Traffic along Elgea's roads was largely what I had expected: adventurer parties, peasants headed to market, "proper" merchant caravans passing with encouragingly increasing frequency the more I followed the path to larger roads, and enough lone wanderers that I didn't feel out of place. What I hadn't anticipated, though, was the refugees - alarming numbers of them, and headed in every direction. Some lumbered along with all their worldly possessions packed in wagons alongside anyone too weak to walk, some carried only the clothes on their backs, there was even one group with practically nothing at all. I had no clue what they were running from, and all I could decipher was that it was no single event at a single location, or they'd be headed predominantly in one direction instead of all of them. The unbothered confidence of all the other parties on the roads was my only assurance that there wasn't some huge disaster like a plague or famine sweeping the land.

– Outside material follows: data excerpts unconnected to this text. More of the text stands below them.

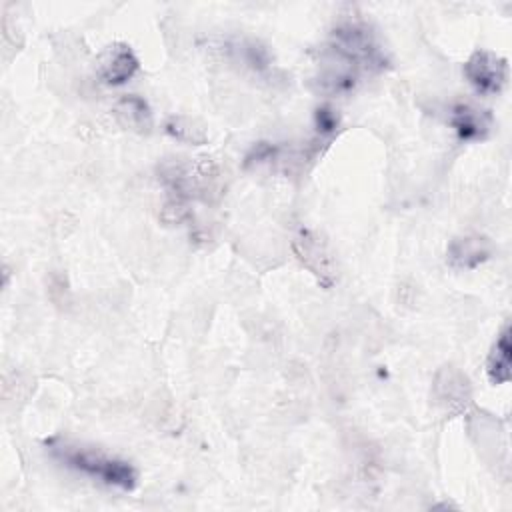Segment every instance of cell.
I'll use <instances>...</instances> for the list:
<instances>
[{
	"mask_svg": "<svg viewBox=\"0 0 512 512\" xmlns=\"http://www.w3.org/2000/svg\"><path fill=\"white\" fill-rule=\"evenodd\" d=\"M48 452L62 466L76 470L104 486L120 490H132L136 486V470L126 460L66 440H50Z\"/></svg>",
	"mask_w": 512,
	"mask_h": 512,
	"instance_id": "1",
	"label": "cell"
},
{
	"mask_svg": "<svg viewBox=\"0 0 512 512\" xmlns=\"http://www.w3.org/2000/svg\"><path fill=\"white\" fill-rule=\"evenodd\" d=\"M172 198L212 200L220 196V168L210 158H168L158 166Z\"/></svg>",
	"mask_w": 512,
	"mask_h": 512,
	"instance_id": "2",
	"label": "cell"
},
{
	"mask_svg": "<svg viewBox=\"0 0 512 512\" xmlns=\"http://www.w3.org/2000/svg\"><path fill=\"white\" fill-rule=\"evenodd\" d=\"M328 46L352 60L362 72H378L386 66V56L372 28L362 20L340 22L328 40Z\"/></svg>",
	"mask_w": 512,
	"mask_h": 512,
	"instance_id": "3",
	"label": "cell"
},
{
	"mask_svg": "<svg viewBox=\"0 0 512 512\" xmlns=\"http://www.w3.org/2000/svg\"><path fill=\"white\" fill-rule=\"evenodd\" d=\"M292 250L296 258L318 278L324 288H332L336 282L334 258L326 242L310 228H300L292 240Z\"/></svg>",
	"mask_w": 512,
	"mask_h": 512,
	"instance_id": "4",
	"label": "cell"
},
{
	"mask_svg": "<svg viewBox=\"0 0 512 512\" xmlns=\"http://www.w3.org/2000/svg\"><path fill=\"white\" fill-rule=\"evenodd\" d=\"M464 76L478 94H498L508 80V64L490 50H476L464 64Z\"/></svg>",
	"mask_w": 512,
	"mask_h": 512,
	"instance_id": "5",
	"label": "cell"
},
{
	"mask_svg": "<svg viewBox=\"0 0 512 512\" xmlns=\"http://www.w3.org/2000/svg\"><path fill=\"white\" fill-rule=\"evenodd\" d=\"M138 56L124 42L108 44L98 56V76L108 86H122L138 72Z\"/></svg>",
	"mask_w": 512,
	"mask_h": 512,
	"instance_id": "6",
	"label": "cell"
},
{
	"mask_svg": "<svg viewBox=\"0 0 512 512\" xmlns=\"http://www.w3.org/2000/svg\"><path fill=\"white\" fill-rule=\"evenodd\" d=\"M492 256V244L480 234L454 238L446 248V262L456 270H472Z\"/></svg>",
	"mask_w": 512,
	"mask_h": 512,
	"instance_id": "7",
	"label": "cell"
},
{
	"mask_svg": "<svg viewBox=\"0 0 512 512\" xmlns=\"http://www.w3.org/2000/svg\"><path fill=\"white\" fill-rule=\"evenodd\" d=\"M448 122L462 142H478L488 136L492 118L486 110H480L466 102H458L452 106Z\"/></svg>",
	"mask_w": 512,
	"mask_h": 512,
	"instance_id": "8",
	"label": "cell"
},
{
	"mask_svg": "<svg viewBox=\"0 0 512 512\" xmlns=\"http://www.w3.org/2000/svg\"><path fill=\"white\" fill-rule=\"evenodd\" d=\"M114 116L124 128L138 132V134H148L152 128L150 106L144 98H140L136 94L122 96L114 106Z\"/></svg>",
	"mask_w": 512,
	"mask_h": 512,
	"instance_id": "9",
	"label": "cell"
},
{
	"mask_svg": "<svg viewBox=\"0 0 512 512\" xmlns=\"http://www.w3.org/2000/svg\"><path fill=\"white\" fill-rule=\"evenodd\" d=\"M510 358H512L510 326L506 324L498 334L496 342L492 344V350L486 360V376L492 384H506L510 380Z\"/></svg>",
	"mask_w": 512,
	"mask_h": 512,
	"instance_id": "10",
	"label": "cell"
},
{
	"mask_svg": "<svg viewBox=\"0 0 512 512\" xmlns=\"http://www.w3.org/2000/svg\"><path fill=\"white\" fill-rule=\"evenodd\" d=\"M164 130L168 136L186 144H204L208 140L204 126L190 116H170L164 124Z\"/></svg>",
	"mask_w": 512,
	"mask_h": 512,
	"instance_id": "11",
	"label": "cell"
},
{
	"mask_svg": "<svg viewBox=\"0 0 512 512\" xmlns=\"http://www.w3.org/2000/svg\"><path fill=\"white\" fill-rule=\"evenodd\" d=\"M338 124H340V118L336 114V110L328 104L316 108L314 112V126H316V132L320 138H330L336 134L338 130Z\"/></svg>",
	"mask_w": 512,
	"mask_h": 512,
	"instance_id": "12",
	"label": "cell"
},
{
	"mask_svg": "<svg viewBox=\"0 0 512 512\" xmlns=\"http://www.w3.org/2000/svg\"><path fill=\"white\" fill-rule=\"evenodd\" d=\"M162 220L166 224H182L188 216H190V210L186 206V200H180V198H170L164 208H162Z\"/></svg>",
	"mask_w": 512,
	"mask_h": 512,
	"instance_id": "13",
	"label": "cell"
}]
</instances>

As the hours dragged by and I started getting saddle-sore, I finally noticed that the winding paths of tracks punctuated by enough horseshit to be glad I was mounted myself told a story far more interesting than any of the hovels and hamlets and odd blast marks I'd passed. The weirdest traveler I'd actually seen all day was some idiot riding a bull in full plate armor, but the tracks beneath me told the tale of increasingly stranger things passing with increasing rarity. Unremarkable shoe prints and hoof prints and wagon ruts were visible almost everywhere, but I also made out the distinct footprints of at least twenty different animals - paws, claws, talons, and one that seemingly walked on ice skates, and apparently left behind solid, monolithic blocks of feces which had yet to fully decompose.  There was even the occasional tire track, leaving a trail far wider than the ruts left by wagon wheels, and one stretch of road was dented by what I could only assume was caterpillar treads.

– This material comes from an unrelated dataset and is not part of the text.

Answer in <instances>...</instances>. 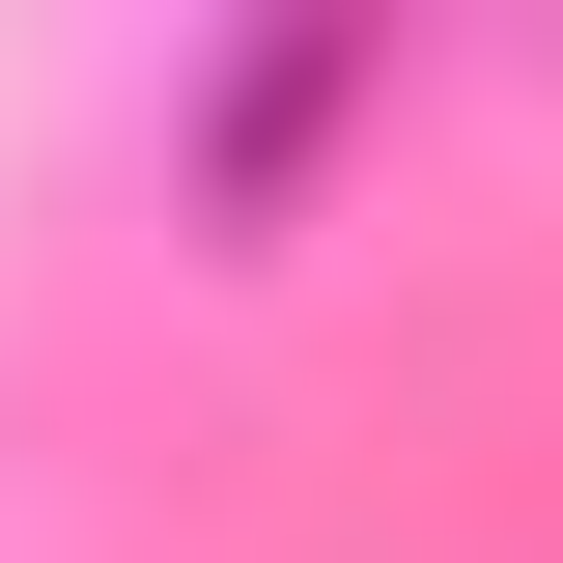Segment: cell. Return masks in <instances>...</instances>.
Instances as JSON below:
<instances>
[{"mask_svg":"<svg viewBox=\"0 0 563 563\" xmlns=\"http://www.w3.org/2000/svg\"><path fill=\"white\" fill-rule=\"evenodd\" d=\"M339 85H366V29H254V57L198 85V169H225V198H282V169L339 141Z\"/></svg>","mask_w":563,"mask_h":563,"instance_id":"6da1fadb","label":"cell"}]
</instances>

The realization that these people probably invented tanks without me was more frustrating than anything else, and the question of how the hell they could possibly maintain something like that if the other 99.9% of people didn't even know what it was kept tossing through my mind as the sun started to sink below the horizon. It was just out of sight when I made out a lone tavern along the road in the twilight, and finally decided to call it a night. I left "Honse" (recalling that name still triggered a burst of cry-laughing in me) hitched outside alongside several other horses and what was hopefully a different heavily-armored bull than the one I'd seen earlier that day, and stepped inside.

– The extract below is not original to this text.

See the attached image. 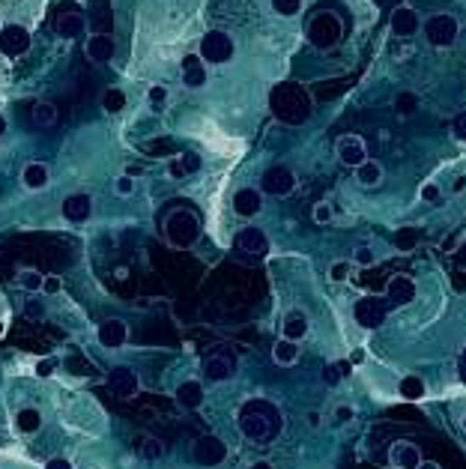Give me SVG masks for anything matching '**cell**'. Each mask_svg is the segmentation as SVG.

Besides lacking the swinging doors and creaky floorboards my cowboy instincts hungered for, the tavern was also not nearly as lively as I'd expected. I mean, I'd never gone to a bar or anything before that, so I didn't really know what they were "supposed" to be like, but I can at least confirm that place was unlike any tavern in any book or movie or video game I'd ever seen. There was no loud drunken babbling or party games; instead, the tavern was filled with small groups of travelers (the majority of which hid their faces) slouched over their tables with hushed tones like they were in an old spy movie, occasionally finishing their meals and leaving to rooms upstairs as quietly as they had entered, along with a couple of lone patrons apparently drinking away their sorrows. At the very least, that meant that my walking in, ordering and promptly devouring whatever plain meal the innkeeper could give me, and heading up to my own room, wasn't nearly as weird as it would have been considered back home.

I did actually fall asleep the second I lay in bed for the first time I could remember, though, so that's something positive I guess.